I am no authority on marriage. But I did learn a very valuable lesson about marriage from a tombstone.
In Walnut Grove Cemetery in Rhea Mills, Texas, there lies a solitary grave that serves as a monument to a very dark chapter in my family history. The grave belongs to my great-uncle, William Foster Kerr, who died there in 1915 at the age of just a little over a year old. The fact that he is buried in Texas is significant because his parents and all of his brothers and sisters are buried in Tennessee, where they were all born. Why was William Foster Kerr’s family in Texas when he died?
His parents, who were my great-grandparents, Harvey and Florence Kerr, decided to move to Texas sometime around 1914 and try their luck farming in Collin County. The result was disastrous. For reasons still unclear to me, their crop failed and they could not make a living. Years later, every time my Grandaddy, Mack Kerr (who was not yet born at that time), talked about his parents’ journey to Texas, he always ended the story quietly and ominously, by saying, “They liked to have starved to death out there.”
It wasn’t long until Harvey and Florence moved their family back to Tennessee, leaving the body of their child buried in Walnut Grove Cemetery.
I’m not sure what killed little William Foster Kerr, who was one of six children at the time of his death. My guess is probably disease. But from the stories I’ve heard about that stay in Texas, I would not doubt if starvation played some part in his death.When I think of that sad tale, I always wonder what effect it must have had on Harvey and Florence’s marriage. It must have seemed like there would be no escape for either of them. Did Harvey ever look at his starving family and, wilting spiritually from such a load of responsibility, consider running away in the night? Did Florence, fueled by resentment at such a misadventure, ever feel justified to leave her husband and her family and catch the next train home?
I never met my great-grandparents, but I feel confident in answering both of these questions with a resounding NO. Neither their Christian convictions nor their personal honor would ever have excused such behavior, nor would their friends, kin, and neighbors.
So I wonder what they would think about the state of American marriages today. I feel sure that the excuses some people give today for destroying their families would cause my great-grandparents and other hard-lived men and women of their generation to scoff. According to a list I recently read online, chief among the top reasons for divorce in the United States today are “poor communication,” “change in priorities,” ”sexual dissatisfaction,” “financial difficulties,” and “failed expectations.”

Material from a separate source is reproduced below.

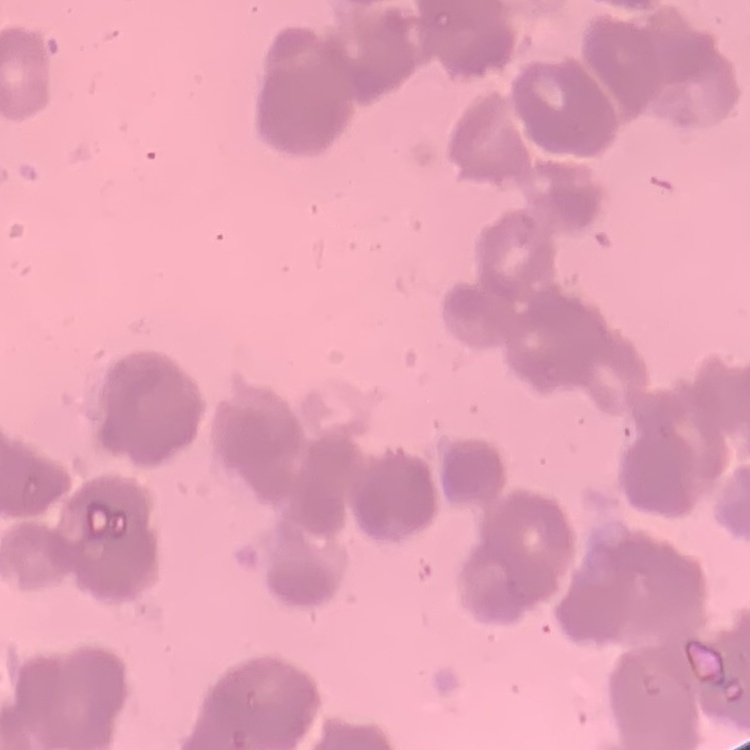
red_blood_cell_morphology: rouleaux formation
stain: Field's or Giemsa
image_type: one tile cut from a larger photomicrograph
preparation: thin peripheral smear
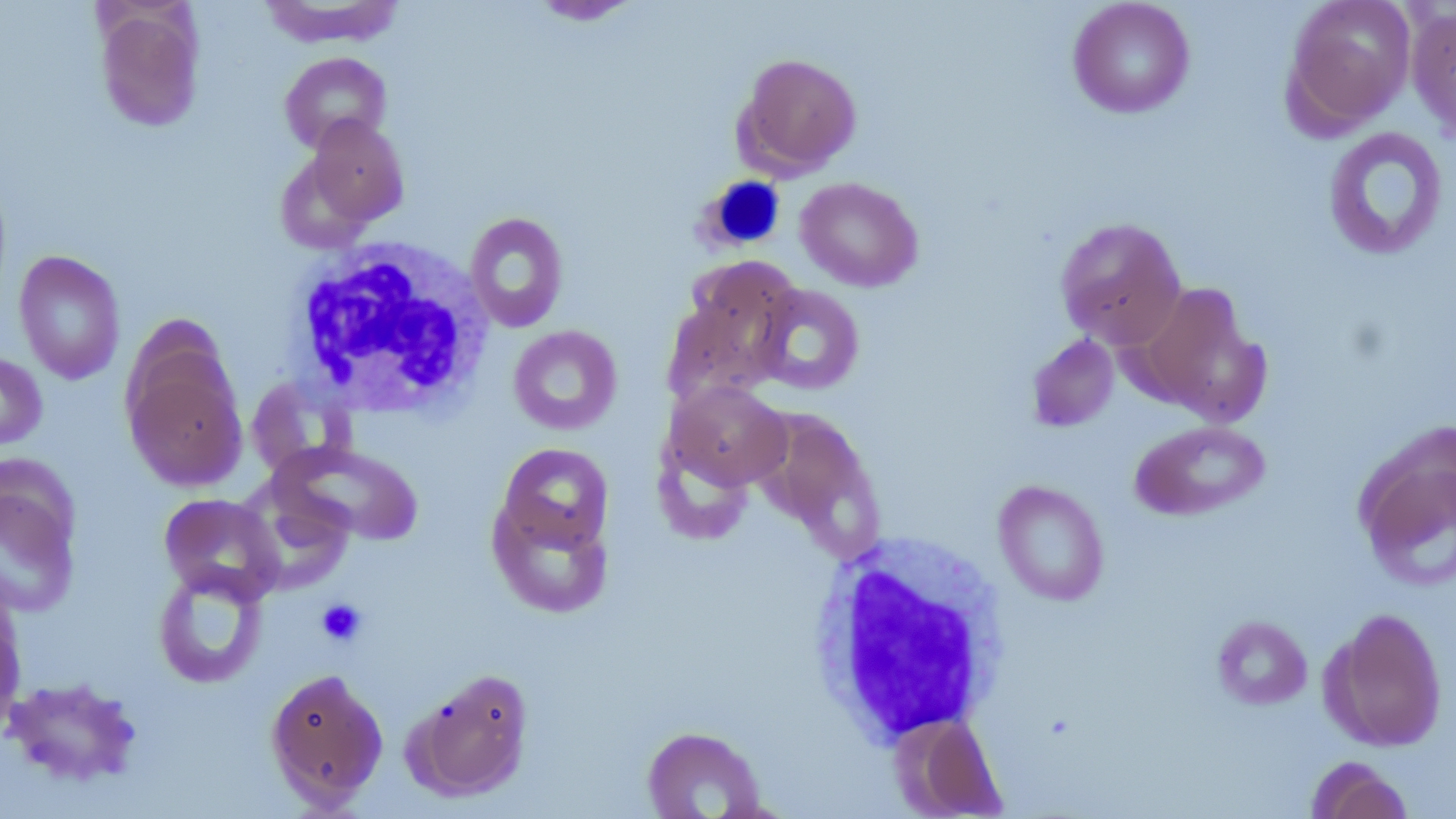 Approximate bounding boxes as (x1,y1)-(x2,y2) corner pairs in pixels. Uninfected red blood cell locations: (528,0)-(643,26), (1066,0)-(1196,119), (1283,0)-(1417,133), (256,1)-(406,48), (1406,4)-(1456,145), (96,6)-(205,132), (279,51)-(392,154), (734,52)-(863,177), (302,116)-(409,228), (1322,126)-(1449,261), (794,176)-(924,292), (464,212)-(569,333), (1054,216)-(1187,350), (13,250)-(127,385), (663,270)-(797,408), (1134,282)-(1269,423), (752,283)-(865,396), (507,325)-(623,435), (122,332)-(247,493), (1025,334)-(1119,432), (0,353)-(48,452), (245,376)-(358,481), (663,380)-(791,491), (751,406)-(884,555), (1129,419)-(1271,521), (1354,434)-(1456,592), (275,442)-(424,546), (494,442)-(615,561), (0,473)-(83,618), (992,479)-(1110,606), (487,491)-(615,618), (159,493)-(283,603), (152,565)-(269,689), (0,584)-(26,734), (1323,607)-(1449,752), (1212,615)-(1314,709), (264,666)-(389,809), (404,667)-(535,803), (2,676)-(144,787), (894,713)-(1007,818), (640,725)-(768,819), (1305,755)-(1415,819). White blood cell locations: (697,175)-(788,254), (288,237)-(494,418), (807,533)-(1013,747). Platelet locations: (317,598)-(367,647). Slide-level diagnosis: no evidence of blood parasites. Optical microscopy. Thin blood smear. Captured at 1000x magnification. May-Grünwald-Giemsa stain. Single field of view. Image is 1456×819 pixels.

Sometimes I think it might be a good thing for a married couple to starve together for a little while. How many marriages today would remain intact if the petty things in a marriage remained petty and the truly important things were counted as truly important? How many men would think twice about leaving a woman who loved him enough to stand by him when there was nothing to eat? How many women would overlook the small faults of a man who was devoted enough to work from daylight to dark to feed her and their children?
While the sad truth is that a good many people today really don’t think twice about leaving spouses who love that deeply, the deeper truth is that there is no “me” in “matrimony.” A husband is bound to his wife to love, cherish, and honor her all the days of his life. A wife is bound to her husband to love, cherish, and honor him all the days of her life. Marriage is not about what you can get out of it. I have heard no marriage vows that say, “Do you promise to hold your own interests above those of your spouse, eschew responsibility, run away from challenges, hold grudges, ensure that your own needs are more important to you than those of your spouse, place blame, belittle, or otherwise emotionally tear down your spouse so long as you both shall live?”As my 87-year-old grandfather Chester Alley has taken to reminding me lately, the only thing that can keep a married couple together is L-O-V-E; love for each other, love for their children, love for their neighbors, and–most importantly–a shared love for the Son of God. And while I may not be an authority on marriage, my grandfather certainly is.
He married my Granny in 1943, and they worked together, worshiped together, suffered together and loved each other for fifty-nine years, until her death. He is adamant that money will not hold a marriage together; they had nothing but a Dodge car and a pair of mules when they married, and he has had to wear his body out by working hard for everything he owns today. A big, elaborate wedding with fine jewelry and expensive clothing will not hold a marriage together; my grandparents’ fifty-nine year marriage began at the foot of a flu-stricken judge’s bed, with no attendants, no reception, and no flowing white dress. According to my grandfather, nothing money can buy or thieves can steal will keep a marriage together, only love; and without love, there can be no home, marriage, family or quality of life.
Although I will never know, I like to think that Harvey and Florence Kerr would have agreed. Through feast and famine, they remained a cohesive team; a single entity bound together by love and strengthened by the common experience of survival. But my great-grandparents were more than survivors; they were overcomers. When they left Texas, they not only escaped starvation, they escaped it together with their children, just as they no doubt mourned their infant son together and buried him in the Texas sod together.